Passage:
○ ○ ○ ○ ○

In [1]:
import numpy as np
import sys
import pickle
from tqdm import tqdm
from tensorflow.keras import layers
from keras.preprocessing.sequence import pad_sequences
import tensorflow as tf

Using TensorFlow backend.


In [2]:
# define some helper functions

def get_feature_vector(tweet):
    """
    Transform a given tweet to feature vector representaion
    """
    words = tweet.split()
    feature_vector = []
    for i in range(len(words) - 1):
        word = words[i]
        if vocab.get(word) is not None:
            feature_vector.append(vocab.get(word))
    if len(words) >= 1:
        if vocab.get(words[-1]) is not None:
            feature_vector.append(vocab.get(words[-1]))
    return feature_vector

def process_tweets(csv_file):
    """
    Invoke get_feature_vector to batch process these tweets,
    and return the processed tweets and labels
    """
    tweets = []
    labels = []
    print('Generating feature vectors...')
    with open(csv_file, 'r') as csv:
        lines = csv.readlines()
        total = len(lines)
        for i in tqdm(range(len(lines))):
            line = lines[i]
            tweet_id, label, tweet = line.split(',')
            feature_vector = get_feature_vector(tweet)
            tweets.append(feature_vector)
            if int(label) == 4:
                label = 1
            labels.append(int(label))

○ ○ ○ ○ ○

Dataset:
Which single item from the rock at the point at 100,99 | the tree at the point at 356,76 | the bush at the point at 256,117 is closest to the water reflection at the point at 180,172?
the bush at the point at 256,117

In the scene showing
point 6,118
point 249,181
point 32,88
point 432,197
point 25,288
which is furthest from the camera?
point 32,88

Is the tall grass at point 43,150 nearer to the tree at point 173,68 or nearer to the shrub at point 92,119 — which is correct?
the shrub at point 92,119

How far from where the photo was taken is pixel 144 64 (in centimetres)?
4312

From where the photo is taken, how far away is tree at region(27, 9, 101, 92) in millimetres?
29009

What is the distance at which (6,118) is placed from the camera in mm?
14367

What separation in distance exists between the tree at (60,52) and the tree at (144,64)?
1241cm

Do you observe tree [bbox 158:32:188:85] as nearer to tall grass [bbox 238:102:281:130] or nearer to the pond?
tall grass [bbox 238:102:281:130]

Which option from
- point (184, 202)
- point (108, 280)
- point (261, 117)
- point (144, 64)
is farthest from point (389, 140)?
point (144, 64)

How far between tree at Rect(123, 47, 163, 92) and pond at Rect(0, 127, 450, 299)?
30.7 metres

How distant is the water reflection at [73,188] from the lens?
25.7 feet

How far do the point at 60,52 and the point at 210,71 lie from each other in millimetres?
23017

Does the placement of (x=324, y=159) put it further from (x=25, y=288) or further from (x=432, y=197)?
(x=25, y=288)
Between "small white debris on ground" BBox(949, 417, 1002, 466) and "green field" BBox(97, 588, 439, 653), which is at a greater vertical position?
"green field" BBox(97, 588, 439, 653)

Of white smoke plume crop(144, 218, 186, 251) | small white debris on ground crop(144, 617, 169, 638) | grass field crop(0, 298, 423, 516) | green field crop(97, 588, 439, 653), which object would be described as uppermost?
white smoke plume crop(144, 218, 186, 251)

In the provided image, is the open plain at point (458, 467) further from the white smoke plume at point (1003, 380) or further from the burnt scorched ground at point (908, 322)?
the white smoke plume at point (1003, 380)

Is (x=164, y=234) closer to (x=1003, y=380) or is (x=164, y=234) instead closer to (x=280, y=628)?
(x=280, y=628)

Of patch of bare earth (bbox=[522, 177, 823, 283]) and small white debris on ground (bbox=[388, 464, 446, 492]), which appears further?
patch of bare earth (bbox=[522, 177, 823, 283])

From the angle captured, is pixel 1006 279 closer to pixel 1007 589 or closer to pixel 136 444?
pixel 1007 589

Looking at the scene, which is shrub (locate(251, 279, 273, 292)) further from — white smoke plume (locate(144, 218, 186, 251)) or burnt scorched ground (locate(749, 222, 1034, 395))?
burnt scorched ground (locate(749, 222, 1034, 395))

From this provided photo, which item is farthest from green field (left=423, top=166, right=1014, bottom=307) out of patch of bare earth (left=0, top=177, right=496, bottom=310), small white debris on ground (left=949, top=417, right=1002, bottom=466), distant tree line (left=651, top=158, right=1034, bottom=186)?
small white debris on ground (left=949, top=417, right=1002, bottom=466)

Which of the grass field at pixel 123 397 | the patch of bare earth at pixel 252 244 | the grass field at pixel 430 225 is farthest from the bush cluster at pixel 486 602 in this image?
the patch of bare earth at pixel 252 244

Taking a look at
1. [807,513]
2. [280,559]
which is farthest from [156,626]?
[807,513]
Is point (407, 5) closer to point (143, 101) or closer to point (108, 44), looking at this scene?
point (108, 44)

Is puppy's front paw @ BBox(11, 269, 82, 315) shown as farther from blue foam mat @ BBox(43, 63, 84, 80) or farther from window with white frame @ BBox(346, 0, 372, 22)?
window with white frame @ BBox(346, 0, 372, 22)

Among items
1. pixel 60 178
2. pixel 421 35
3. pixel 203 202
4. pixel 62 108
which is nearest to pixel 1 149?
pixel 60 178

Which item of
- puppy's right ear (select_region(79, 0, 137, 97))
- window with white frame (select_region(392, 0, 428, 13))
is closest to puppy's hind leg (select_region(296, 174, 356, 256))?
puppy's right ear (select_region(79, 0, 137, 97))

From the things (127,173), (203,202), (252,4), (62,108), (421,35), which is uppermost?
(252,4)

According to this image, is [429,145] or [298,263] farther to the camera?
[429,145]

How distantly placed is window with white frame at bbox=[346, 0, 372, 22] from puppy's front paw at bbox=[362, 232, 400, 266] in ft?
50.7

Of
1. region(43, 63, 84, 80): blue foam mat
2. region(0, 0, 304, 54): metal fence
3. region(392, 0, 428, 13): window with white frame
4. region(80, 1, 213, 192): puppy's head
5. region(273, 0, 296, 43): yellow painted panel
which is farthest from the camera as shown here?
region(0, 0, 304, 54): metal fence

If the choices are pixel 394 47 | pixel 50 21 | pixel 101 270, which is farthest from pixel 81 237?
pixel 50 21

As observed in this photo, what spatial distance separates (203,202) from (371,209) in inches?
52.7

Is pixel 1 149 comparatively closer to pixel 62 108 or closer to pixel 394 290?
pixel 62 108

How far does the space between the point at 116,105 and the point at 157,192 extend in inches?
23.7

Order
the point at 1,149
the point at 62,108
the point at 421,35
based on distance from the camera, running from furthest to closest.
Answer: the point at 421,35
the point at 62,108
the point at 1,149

○ ○ ○ ○ ○

Stated problem 1: Reproduce a section of the tweet-processing code word for word, beginning at the words "Invoke get_feature_vector to" and stopping after "lines = csv.readlines()".
Stated problem 2: State whether each statement agrees with the tweet-processing code, answering yes or no and quoting the words that decide it: (a) get_feature_vector breaks the tweet into words by splitting it; (b) process_tweets opens the CSV file for writing; (c) each line of the file is split on commas into an ID, a label, and the tweet.
Stated problem 3: Pick up the tweet-processing code after its last line and continue it.
The material has no connection to the tweet-processing code.

Exercise response 1:
Invoke get_feature_vector to batch process these tweets,
    and return the processed tweets and labels
    """
    tweets = []
    labels = []
    print('Generating feature vectors...')
    with open(csv_file, 'r') as csv:
        lines = csv.readlines()

Exercise response 2:
(a) Yes: "words = tweet.split()"
(b) No: "with open(csv_file, 'r') as csv:"
(c) Yes: "tweet_id, label, tweet = line.split(',')"

Exercise response 3:
    return tweets, np.array(labels)

def top_n_words(pkl_file_name, N, shift=0):
    """
    Return the top-N words from the unigrams file
    """
    with open(pkl_file_name, 'rb') as pkl_file:
        freq_dist = pickle.load(pkl_file)
    most_common = freq_dist.most_common(N)
    words = {p[0]: i + shift for i, p in enumerate(most_common)}
    return words

def get_glove_vectors(vocab):
    """
    Return the glove vectors by combining the top-N words
    with the Glove file
    """
    print('\nLooking for GLOVE vectors...')
    glove_vectors = {}
    found = 0
    with open(glove_twitter_vectors, 'r', encoding="utf8") as glove_file:
        for line in glove_file:
            tokens = line.split()
            word = tokens[0]
            if vocab.get(word):
                vector = [float(e) for e in tokens[1:]]
                glove_vectors[word] = np.array(vector)
                found += 1
    print('Found %d words in GLOVE' % found)
    return glove_vectors

In [3]:
# Prepare training & testing data, as well as some parameters.

# Assign some paths
processed_csv = '/home/mingj/project/tweet_training_data/large/sentiment140-processed.csv'
unigrams_file = '/home/mingj/project/tweet_training_data/large/sentiment140-freqdist.pkl'
bigrams_file = '/home/mingj/project/tweet_training_data/large/sentiment140-freqdist-bi.pkl'
glove_twitter_vectors = '/home/mingj/project/tweet_training_data/glove.twitter.27B.200d.txt'

# Define some hyperparameters
vocab_size = 90000
max_length = 60 # 40->60
batch_size = 128
epochs = 20 # 10->20
learning_rate = 0.0001 # 0.001->0.0001
filters = 600
kernel_size = 3
dim = 200

# Prepare integerized tweets and labels
vocab = top_n_words(unigrams_file, vocab_size, shift=1)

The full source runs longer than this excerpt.